Traynor v. Walters, 342 F. Supp. 455 (M.D. Pa. 1972)

US District Court for the Middle District of Pennsylvania - 342 F. Supp. 455 (M.D. Pa. 1972)
May 15, 1972

342 F. Supp. 455 (1972)

David R. TRAYNOR, Plaintiff,
v.
George A. WALTERS and Ruth Walters t/d/b/a Riverview Nursery, Defendants.

Civ.
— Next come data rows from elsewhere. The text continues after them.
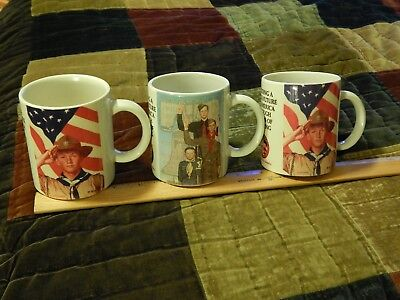 Boy Scouts of America (LOT of 3) Ceramic (MUGS_CUPS) Norman Rockwell Ltd Vtg USA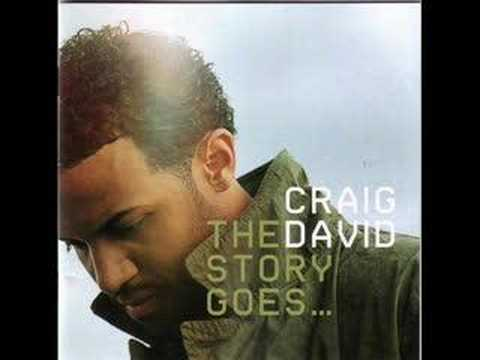 Craig David - My Love Don't Stop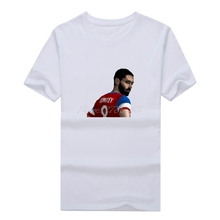 Buy Men Legend USA Captain #8 Clint Dempsey T-shirt Clothes T Shirt Men's fans gift o-neck tee W0312006 for $16.88 in AliExpress store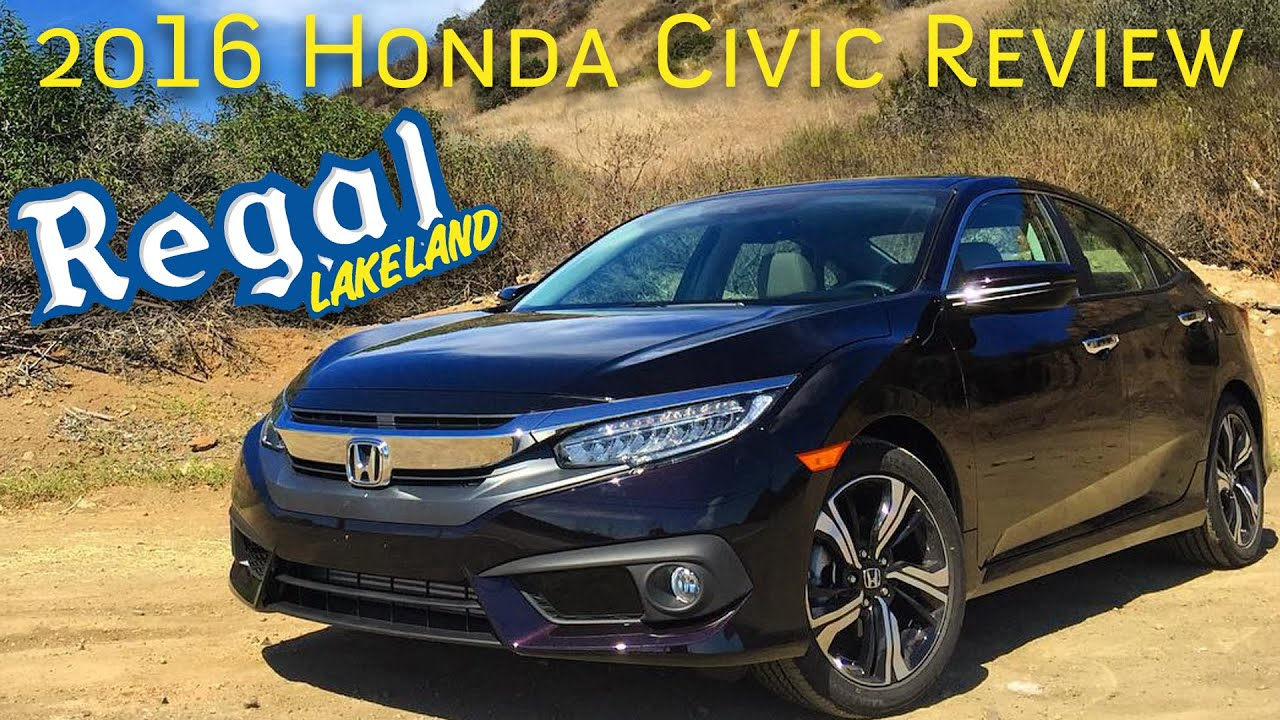2016 honda civic ex sensing test drive review at regallakeland youtube. Black Bedroom Furniture Sets. Home Design Ideas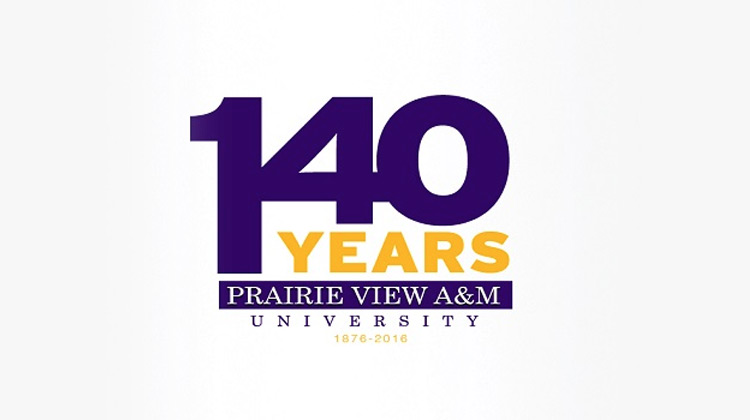 Prairie View A&M University Celebrates 140 Years of Excellence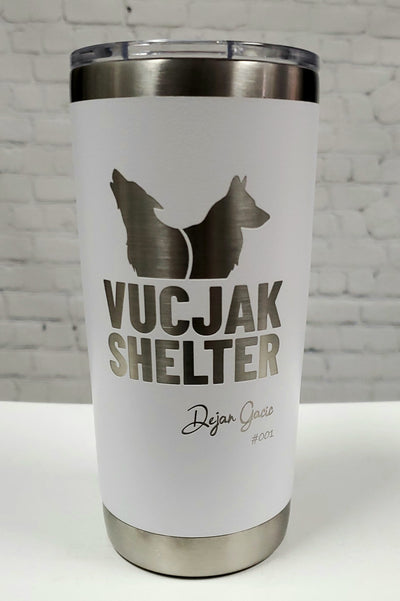 SIGNED & NUMBERED - LTD EDITION - VUCJAK - 20/30oz Drink Tumbler
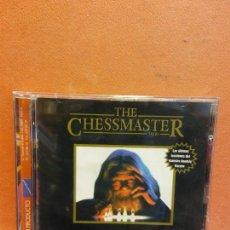 Videogiochi e Consoli: CD ROM. THE CHESSMASTER 3000. Lote 251835085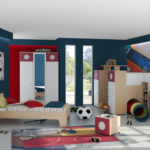 Contemporary Child Room For Summer 5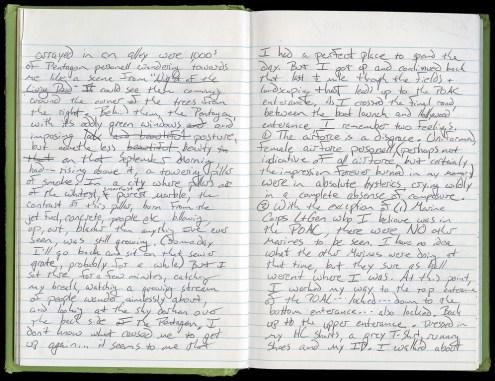 tmc_diary_011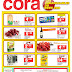 Catalogue Cora 23 au 26 Mars 2017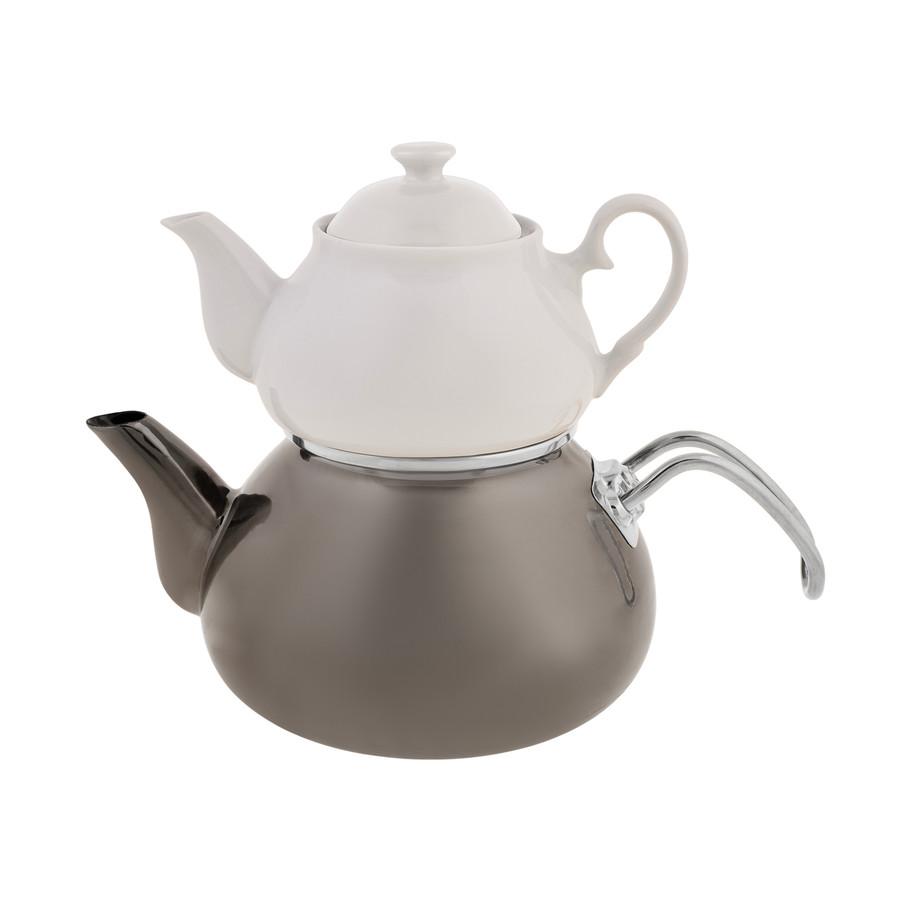 Emsan Celine Emaye Antrasit Çaydanlık Takımı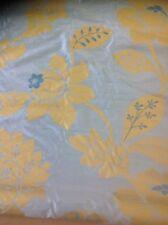 Prestigious Bourgeoise Floral Print Silk By The Metre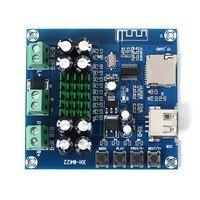 XH-M422 50ワット+ 50ワットbluetoothアンプモジュールサポートuディスクtfカードプレイ� pa3116d2 50ワット* 2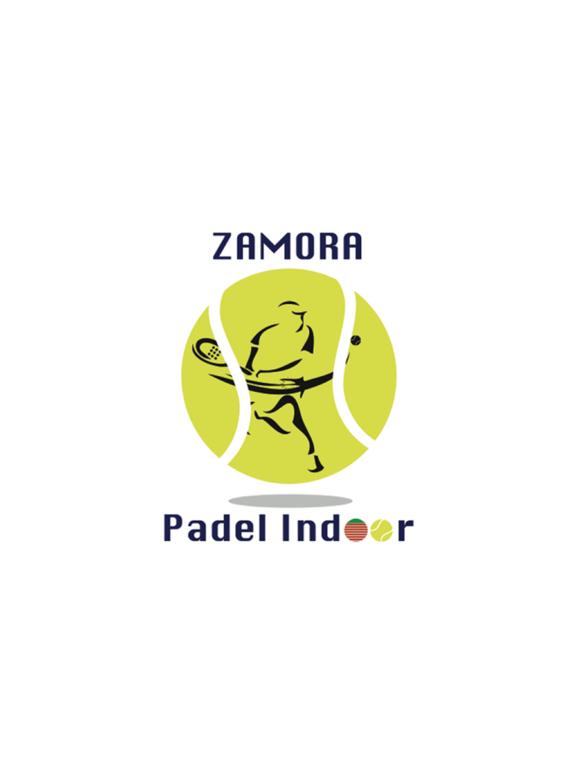 Zamora Padel screenshot 6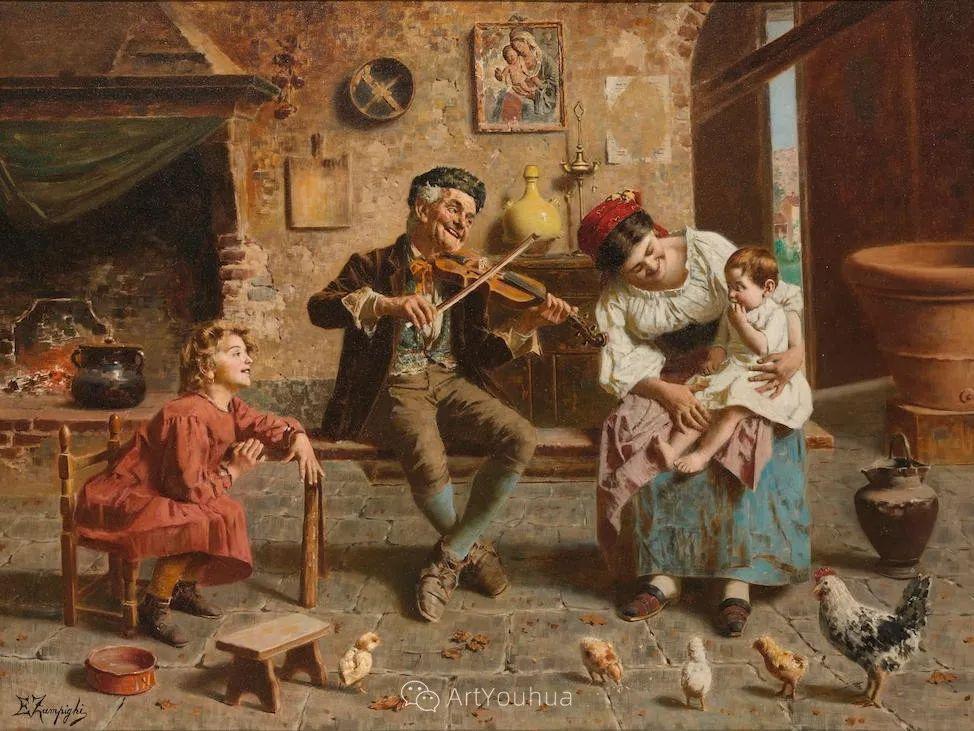 他把普通人的生活,画得如此欢乐、温馨、幸福,意大利画家Eugenio Zampighi插图30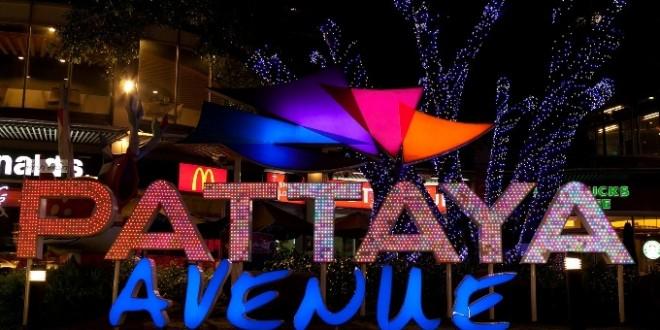 Торговые центры Паттайи, шоппинг в городе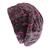 CP-00724-gris-fuchsia-bonnet-femme-hiver-rose-F16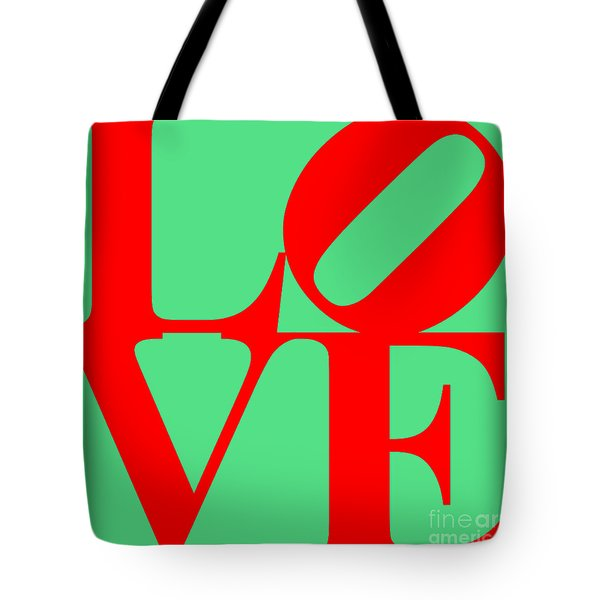 LOVE 20130707 Red Green Tote Bag by Wingsdomain Art and Photography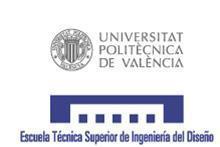 UPV - Escuela Politécnica Superior de Alcoy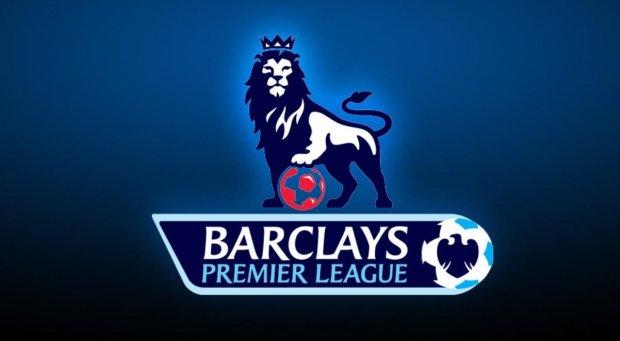 Премьер-лига Англии: результаты первых матчей 28-го тура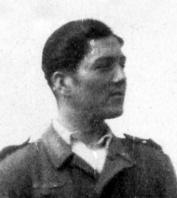 Theuer Gerhard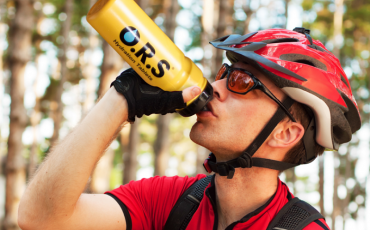 O.R.S. Hydration Guide - How to hydrate for cycling, running and swimming events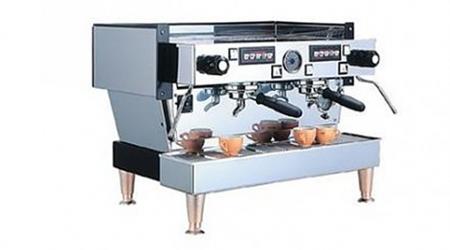 La Marzocco Linea Classic 1, 2 & 3 Group Espresso Machine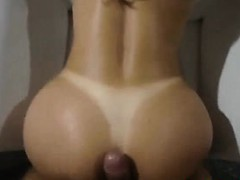 brazilian-brunette-having-sex-anally-and-falls-on-the-net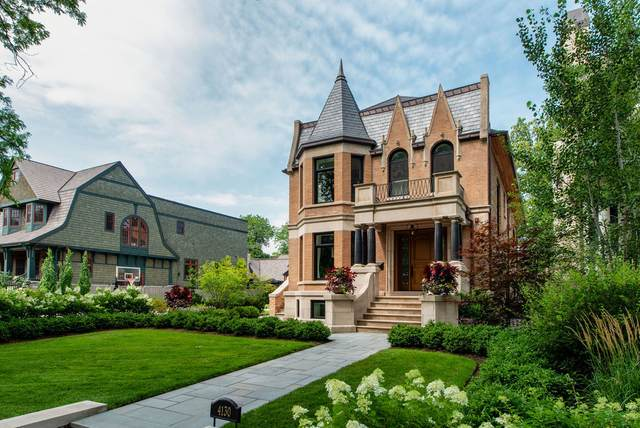 4130 N Greenview Avenue, Chicago, IL 60613 (MLS #11166509) :: Carolyn and Hillary Homes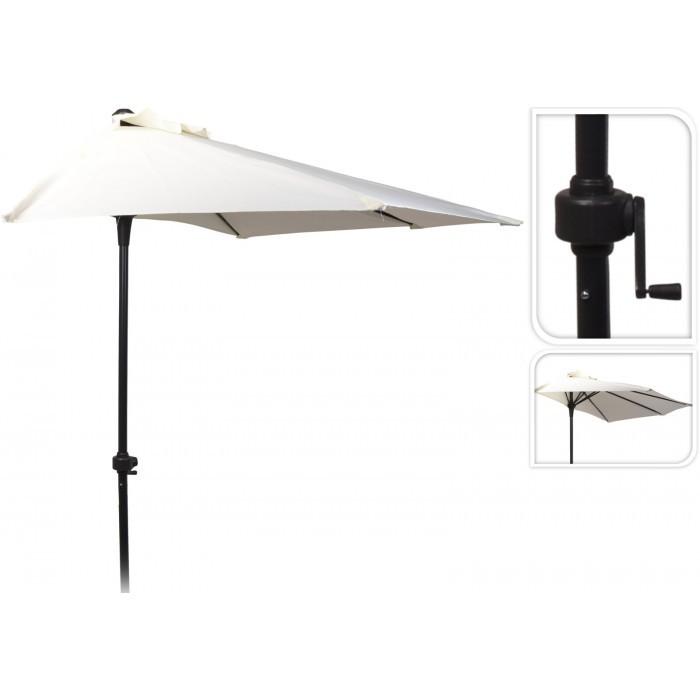 Чадър полукръг FC3000220 Taupe 250см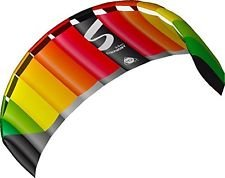 Symphony Pro 2.5 Rainbow by HQ Kites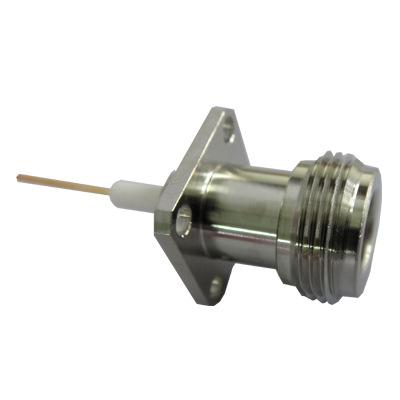 N-50KFD130
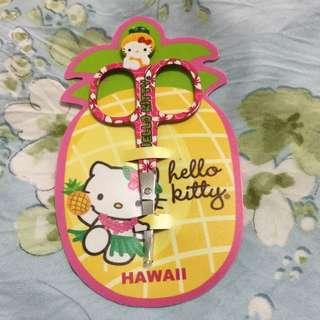 (保留中)全新Hello Kitty小剪刀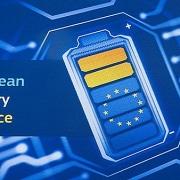Châu Âu quyết giành miếng bánh trong thị trường pin điện ôtô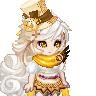 Yesup's avatar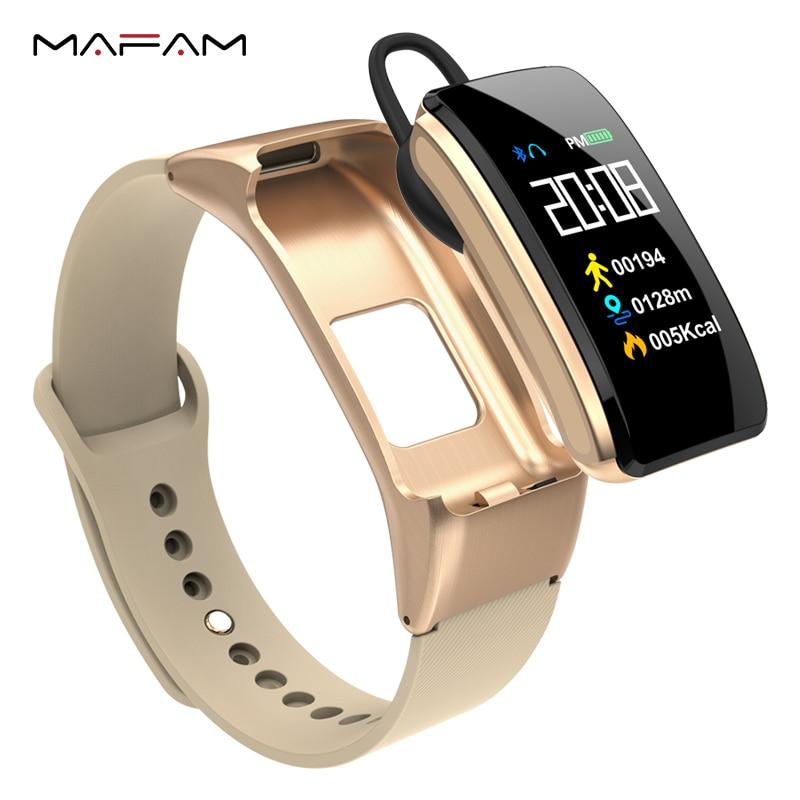 MAFAM B31 умные разговоры браслет Фитнес трекер монитор сердечного ритма Bluetooth наушники смарт-браслет для IOS Android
A. No. 68-508.

United States District Court, M. D. Pennsylvania.

May 15, 1972.

*456 Frederick D. Kessler, Lewisburg, Pa., for plaintiff.

A. Thomas Wilson, Lewisburg, Pa., for defendants.

 
FINDINGS OF FACT AND CONCLUSIONS OF LAW

MUIR, District Judge.

 
I. FINDINGS OF FACT

1. Plaintiff David R. Traynor ("buyer") was a citizen of New York at the time of the commencement of this action.

2. Defendants George A. Walters (deceased) and Ruth Walters ("sellers") were citizens of Pennsylvania at the time of the commencement of this action.

*457 3. The amount in controversy is in excess of $10,000.

4. In 1967, the buyer was a wholesaler of Christmas trees who had supplied New York City florists on a small scale for several years.

5. In 1967, the sellers were growers of Christmas trees in central Pennsylvania.

6. In the fall of 1967, the buyer and the sellers entered into a contract under which buyer agreed to buy and sellers agreed to sell a quantity of Christmas trees for delivery in December, 1967.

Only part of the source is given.